Misalnya saja faktor usia, terbatasnya harta benda, pendidikan, pekerjaan dan
penghasilan.
Angell (dalam Ross, 1967: 130) mengatakan partisipasi yang tumbuh dalam
masyarakat dipengaruhi oleh banyak faktor. Faktor-faktor yang mempengaruhi
kecenderungan seseorang dalam berpartisipasi, yaitu:
1. Usia
Faktor usia merupakan faktor yang mempengaruhi sikap seseorang terhadap
kegiatan-kegiatan kemasyarakatan yang ada. Mereka dari kelompok usia menengah
ke atas dengan keterikatan moral kepada nilai dan norma masyarakat yang lebih
mantap, cenderung lebih banyak yang berpartisipasi daripada mereka yang dari
kelompok usia lainnya.
2. Jenis kelamin
Nilai yang cukup lama dominan dalam kultur berbagai bangsa mengatakan bahwa
pada dasarnya tempat perempuan adalah “di dapur” yang berarti bahwa dalam
banyak masyarakat peranan perempuan yang terutama adalah mengurus rumah tangga,
akan tetapi semakin lama nilai peran perempuan tersebut telah bergeser dengan
adanya gerakan emansipasi dan pendidikan perempuan yang semakin baik.
3. Pendidikan
Dikatakan sebagai salah satu syarat mutlak untuk berpartisipasi. Pendidikan
dianggap dapat mempengaruhi sikap hidup seseorang terhadap lingkungannya, suatu
sikap yang diperlukan bagi peningkatan kesejahteraan seluruh masyarakat.
4. Pekerjaan dan
penghasilan
Hal ini tidak dapat dipisahkan satu sama lain karena pekerjaan seseorang
akan menentukan berapa penghasilan yang akan diperolehnya. Pekerjaan dan
penghasilan yang baik dan mencukupi kebutuhan sehari-hari dapat mendorong
seseorang untuk berpartisipasi dalam kegiatan-kegiatan masyarakat.
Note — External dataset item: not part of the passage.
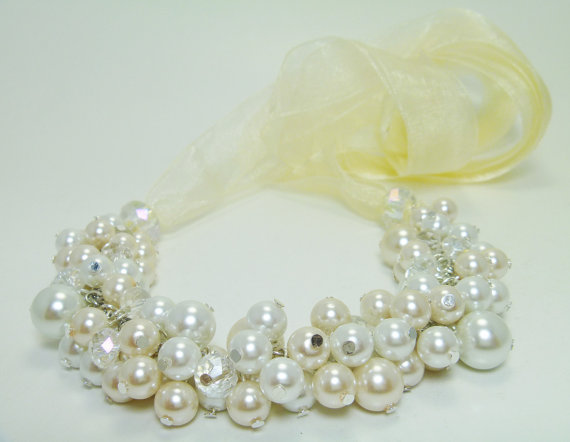 Свадьба - Ivory and White Cluster Necklace, Bib Necklace, Bridal Jewelry, Ribbon Necklace, Wedding Necklace, Chunky Necklace, Pearl Cluster Necklace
Pengertiannya bahwa untuk berpartisipasi dalam suatu kegiatan, harus didukung
oleh suasana yang mapan perekonomian.
5. Lamanya
tinggal
Lamanya seseorang tinggal dalam lingkungan tertentu dan pengalamannya
berinteraksi dengan lingkungan tersebut akan berpengaruh pada partisipasi
seseorang. Semakin lama ia tinggal dalam lingkungan tertentu, maka rasa memiliki
terhadap lingkungan cenderung lebih terlihat dalam partisipasinya yang besar
dalam setiap kegiatan lingkungan tersebut.
Sedangkan menurut
Holil (1980: 9-10), unsur-unsur dasar partisipasi sosial yang juga dapat
mempengaruhi partisipasi masyarakat adalah:
- Kepercayaan diri masyarakat;
- Solidaritas dan integritas sosial masyarakat;
- Tanggungjawab sosial dan komitmen masyarakat;
- Kemauan dan kemampuan untuk mengubah atau
memperbaiki keadaan dan membangun atas kekuatan sendiri;
- Prakarsa masyarakat atau prakarsa perseorangan
yang diterima dan diakui sebagai/menjadi milik masyarakat;
- Kepentingan umum murni, setidak-tidaknya umum
dalam lingkungan masyarakat yang bersangkutan, dalam pengertian bukan
kepentingan umum yang semu karena penunggangan oleh kepentingan perseorangan
atau sebagian kecil dari masyarakat;
- Organisasi, keputusan rasional dan efisiensi
usaha;
- Musyawarah untuk mufakat dalam pengambilan
keputusan;
- Kepekaan dan ketanggapan masyarakat terhadap
masalah, kebutuhan-kebutuhan dan kepentingan-kepentingan umum masyarakat.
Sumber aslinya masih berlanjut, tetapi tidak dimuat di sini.